— BEGIN Given passage —

# Svs pb12 plus



## cowboyofclubs (Apr 2, 2014)

Just purchased one of these bad boys, svs pb12 plus. Anyone have any suggestions on setups etc. It will be matched in with the Gallo Adiva LCR and surrounds. Am initially thinking to set the crossover at about 100-110 to compensate for gallos lack of bottom end. Due to space constraints and the fact I love there sound stage the gallos will be staying. My dedicated HT space is 9 feet wide by 15 feet long with main listening position at 11.5 feet. Am planning to position sub in front left corner of the room as is a beast of a size sub.


----------



## ajinfla (May 10, 2009)

As long as you cannot hear bass localized at the sub position, your XO frequency should be fine.

cheers


----------



## XEagleDriver (Apr 15, 2010)

Cowboy-o-Clubs,
Your initial crossover setting is fine to start with. 

*However,* I have found it worthwhile to experiment a bit before settling in for the long-term--change the crossover to values above and below your initial best-guess and see what sounds best to you.

*One method:*
- Find a music track with good bass you know/enjoy ("Marcus" by Marcus Miller, 2008, for me)
- I begin by comparing an extordinarily high crossover (~200Hz) to an extrodinarily low value (~20/40Hz) which will give a easy detrmination of which sounds better (i.e. way too much vs. way too little bass).
- Then bring both values in towards the middle a notch or two (i.e. compare 160Hz and 60 Hz), keep repeating the comparisons while favoring the end of the range that sounds better. 
After a few iterations, your ears get fairly well trained to identify the more subtle differences, and you build a pretty good idea on how much bass you like in that room.

This techniques led me to replace the often reccomended "standard" 80Hz crossover point for a lower value for my speakers/sub/room.

Cheers,
XEagleDriver


----------



## cowboyofclubs (Apr 2, 2014)

XEagleDriver said:


> Cowboy-o-Clubs, Your initial crossover setting is fine to start with. However, I have found it worthwhile to experiment a bit before settling in for the long-term--change the crossover to values above and below your initial best-guess and see what sounds best to you. One method: - Find a music track with good bass you know/enjoy ("Marcus" by Marcus Miller, 2008, for me) - I begin by comparing an extordinarily high crossover (~200Hz) to an extrodinarily low value (~20/40Hz) which will give a easy detrmination of which sounds better (i.e. way too much vs. way too little bass). - Then bring both values in towards the middle a notch or two (i.e. compare 160Hz and 60 Hz), keep repeating the comparisons while favoring the end of the range that sounds better. After a few iterations, your ears get fairly well trained to identify the more subtle differences, and you build a pretty good idea on how much bass you like in that room. This techniques led me to replace the often reccomended "standard" 80Hz crossover point for a lower value for my speakers/sub/room. Cheers, XEagleDriver


Thanks eagle.

— END Given passage —
— BEGIN Given information —

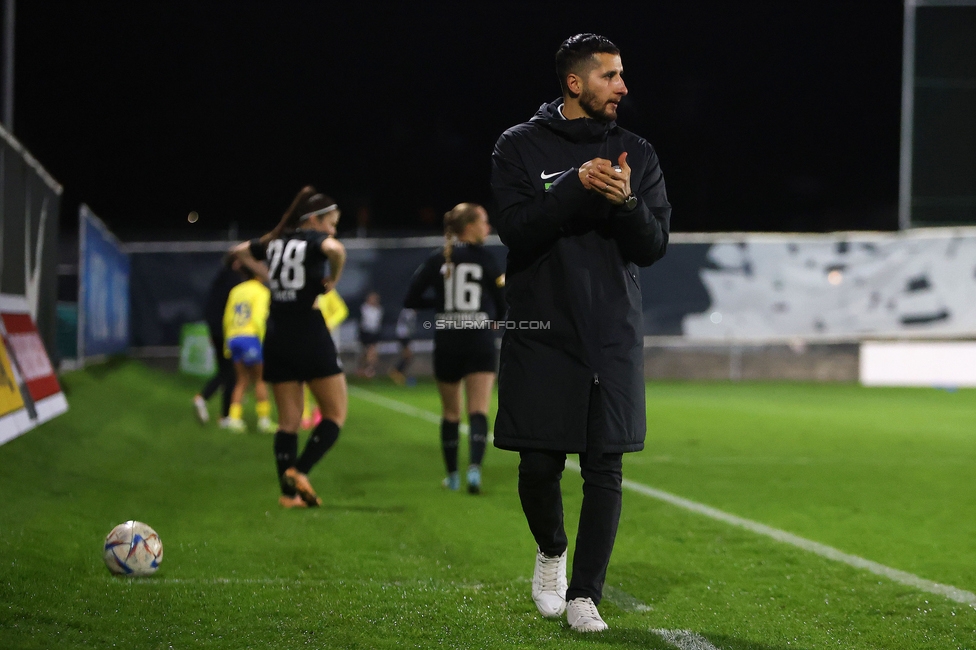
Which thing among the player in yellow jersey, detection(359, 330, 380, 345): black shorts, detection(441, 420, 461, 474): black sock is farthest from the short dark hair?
detection(359, 330, 380, 345): black shorts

— END Given information —

__Task set__:
1. Answer these about the subwoofer thread, one line each:
(a) What size is the dedicated home theater space?
(b) Which music track does XEagleDriver use for the comparisons?
(c) Which crossover point did XEagleDriver's technique lead them to replace with a lower value?
2. Rewrite the subwoofer thread from "Just purchased one" to "(May 10, 2009)", with "front left corner" changed to "front right corner".

__Solved problems__:
1.
(a) 9 feet wide by 15 feet long
(b) "Marcus" by Marcus Miller, 2008
(c) The often recommended "standard" 80Hz crossover point

2.
Just purchased one of these bad boys, svs pb12 plus. Anyone have any suggestions on setups etc. It will be matched in with the Gallo Adiva LCR and surrounds. Am initially thinking to set the crossover at about 100-110 to compensate for gallos lack of bottom end. Due to space constraints and the fact I love there sound stage the gallos will be staying. My dedicated HT space is 9 feet wide by 15 feet long with main listening position at 11.5 feet. Am planning to position sub in front right corner of the room as is a beast of a size sub.


----------



## ajinfla (May 10, 2009)